From 1950 she regularly led students to the Heron Island and Lizard Island Research Stations on the Great Barrier Reef and did field work on the Victorian and Tasmanian coasts. In 1959 she made her first visit to Macquarie Island with the ANARE relief ship, returning in 1960, 1965 and 1968. From 1959 to 1971, she was a Professional Officer at the University of Sydney, and received the first Honorary Master of Science from the University of Sydney in 1962. She was a temporary Associate Professor at Stamford University in 1963 [5] and a delegate to the 11th Pacific Science Congress in Tokyo in 1966.

She retired in 1971, but remained an active author and researcher. From 1974 to 1979 she worked with the New South Wales Fisheries Department, and during that time, carried out fieldwork and surveys at the coastal rock platforms at Jervis Bay and Ulladulla, and on the coasts of Lord Howe Island, Norfolk Island and Flinders Island.

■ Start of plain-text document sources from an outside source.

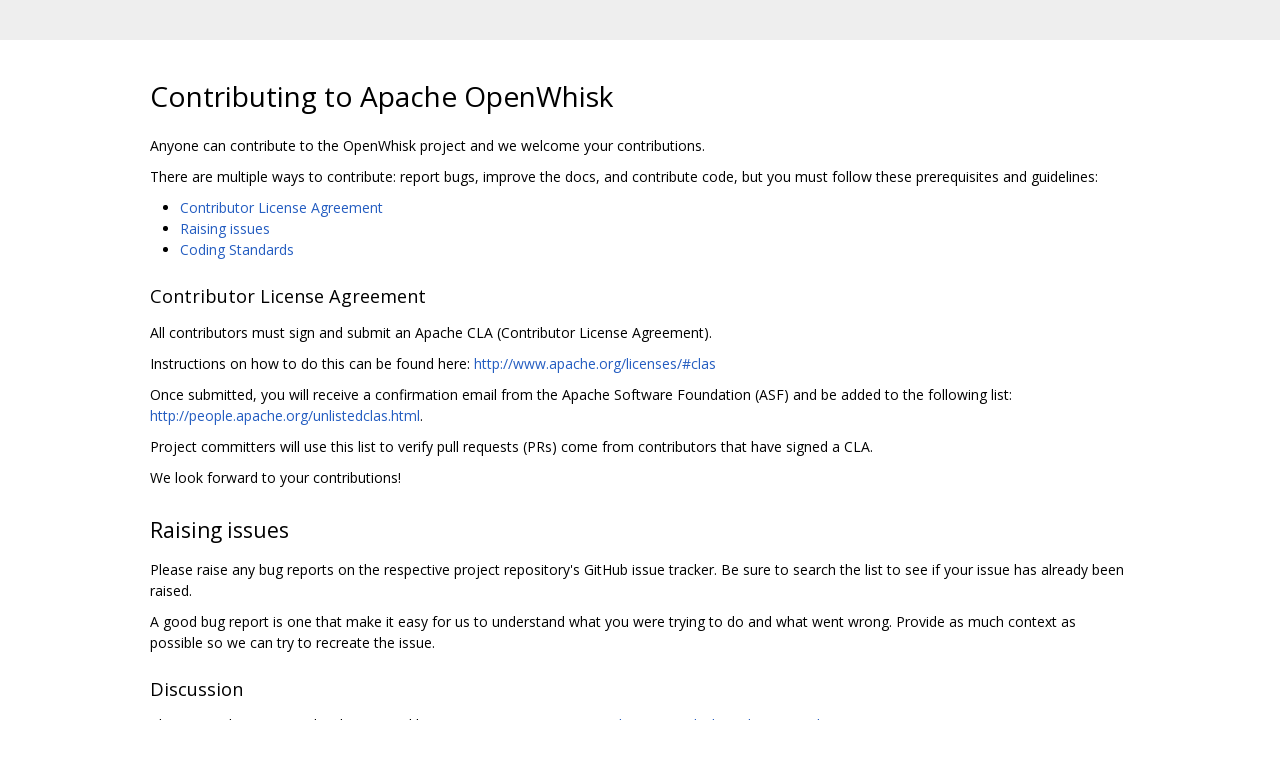

--- FILE ---
content_type: text/html; charset=utf-8
request_url: https://apache.googlesource.com/openwhisk-debugger/+/e4499838f4611d2d9b47dc44a611dda6c5d37d3e/CONTRIBUTING.md
body_size: 1384
content:
<!DOCTYPE html><html lang="en"><head><meta charset="utf-8"><meta name="viewport" content="width=device-width, initial-scale=1"><title>Contributing to Apache OpenWhisk</title><link rel="stylesheet" type="text/css" href="/+static/base.css"/><link rel="stylesheet" type="text/css" href="/+static/doc.css"/><link rel="stylesheet" type="text/css" href="/+static/prettify/prettify.css"/><!-- default customHeadTagPart --></head><body class="Site"><header class="Site-header "><div class="Header"><div class="Header-title"></div></div></header><div class="Site-content Site-Content--markdown"><div class="Container"><div class="doc"><h1><a class="h" name="Contributing-to-Apache-OpenWhisk" href="#Contributing-to-Apache-OpenWhisk"><span></span></a><a class="h" name="contributing-to-apache-openwhisk" href="#contributing-to-apache-openwhisk"><span></span></a>Contributing to Apache OpenWhisk</h1><p>Anyone can contribute to the OpenWhisk project and we welcome your contributions.</p><p>There are multiple ways to contribute: report bugs, improve the docs, and contribute code, but you must follow these prerequisites and guidelines:</p><ul><li><a href="#contributor-license-agreement">Contributor License Agreement</a></li><li><a href="#raising-issues">Raising issues</a></li><li><a href="#coding-standards">Coding Standards</a></li></ul><h3><a class="h" name="Contributor-License-Agreement" href="#Contributor-License-Agreement"><span></span></a><a class="h" name="contributor-license-agreement" href="#contributor-license-agreement"><span></span></a>Contributor License Agreement</h3><p>All contributors must sign and submit an Apache CLA (Contributor License Agreement).</p><p>Instructions on how to do this can be found here: <a href="http://www.apache.org/licenses/#clas">http://www.apache.org/licenses/#clas</a></p><p>Once submitted, you will receive a confirmation email from the Apache Software Foundation (ASF) and be added to the following list: <a href="http://people.apache.org/unlistedclas.html">http://people.apache.org/unlistedclas.html</a>.</p><p>Project committers will use this list to verify pull requests (PRs) come from contributors that have signed a CLA.</p><p>We look forward to your contributions!</p><h2><a class="h" name="Raising-issues" href="#Raising-issues"><span></span></a><a class="h" name="raising-issues" href="#raising-issues"><span></span></a>Raising issues</h2><p>Please raise any bug reports on the respective project repository&#39;s GitHub issue tracker. Be sure to search the list to see if your issue has already been raised.</p><p>A good bug report is one that make it easy for us to understand what you were trying to do and what went wrong. Provide as much context as possible so we can try to recreate the issue.</p><h3><a class="h" name="Discussion" href="#Discussion"><span></span></a><a class="h" name="discussion" href="#discussion"><span></span></a>Discussion</h3><p>Please use the project&#39;s developer email list to engage our community: <a href="dev%40openwhisk.incubator.apache.org">dev@openwhisk.incubator.apache.org</a></p><p>In addition, we provide a &ldquo;dev&rdquo; Slack team channel for conversations at: <a href="https://openwhisk-team.slack.com/messages/dev/">https://openwhisk-team.slack.com/messages/dev/</a></p><h3><a class="h" name="Coding-standards" href="#Coding-standards"><span></span></a><a class="h" name="coding-standards" href="#coding-standards"><span></span></a>Coding standards</h3><p>Please ensure you follow the coding standards used throughout the existing code base. Some basic rules include:</p><ul><li>all files must have the Apache license in the header.</li><li>all PRs must have passing builds for all operating systems.</li></ul></div></div></div><!-- default customFooter --><footer class="Site-footer"><div class="Footer"><span class="Footer-poweredBy">Powered by <a href="https://gerrit.googlesource.com/gitiles/">Gitiles</a>| <a href="https://policies.google.com/privacy">Privacy</a>| <a href="https://policies.google.com/terms">Terms</a></span><div class="Footer-links"><a class="Footer-link" href="/openwhisk-debugger/+show/e4499838f4611d2d9b47dc44a611dda6c5d37d3e/CONTRIBUTING.md">source</a><a class="Footer-link" href="/openwhisk-debugger/+log/e4499838f4611d2d9b47dc44a611dda6c5d37d3e/CONTRIBUTING.md">log</a><a class="Footer-link" href="/openwhisk-debugger/+blame/e4499838f4611d2d9b47dc44a611dda6c5d37d3e/CONTRIBUTING.md">blame</a></div></div></footer></body></html>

In 1982 she received the Mueller Medal from ANZAAS, and was made an Officer of the Order of Australia in 1984 for services to marine biology. She received the Whitley Memorial Award from the Royal Zoological Society of New South Wales in 1988 for The Great Barrier Reef, for natural history photographs, The Australian Seashores, best text, and the third edition of A Coral Reef Handbook for best handbook. She was made an honorary Doctor of Science by the University of New South Wales in 1995.

Her papers and a collection of around 500 colour slides covering the last edition of Australian Seashores have been donated to the National Library of Australia and around 400 remaining slides to Pittwater Council.

A coral reef, a genus and five species of marine animals have been named after her.

Other than the editions of Australian Seashore, she wrote the following books:

  • The Fringe of the Sea (1966)
  • On the Seashore (1969)
  • Shores of Macquarie Island (1971)
  • The Great Barrier Reef (1971)
  • A Coral Reef Handbook (1978)
  • Discovering Lord Howe Island (1979)
  • Discovering Norfolk Island (1983)
  • Australia’s Great Barrier Reef (1987)

Dr Bennett died in Sydney at the age of 98.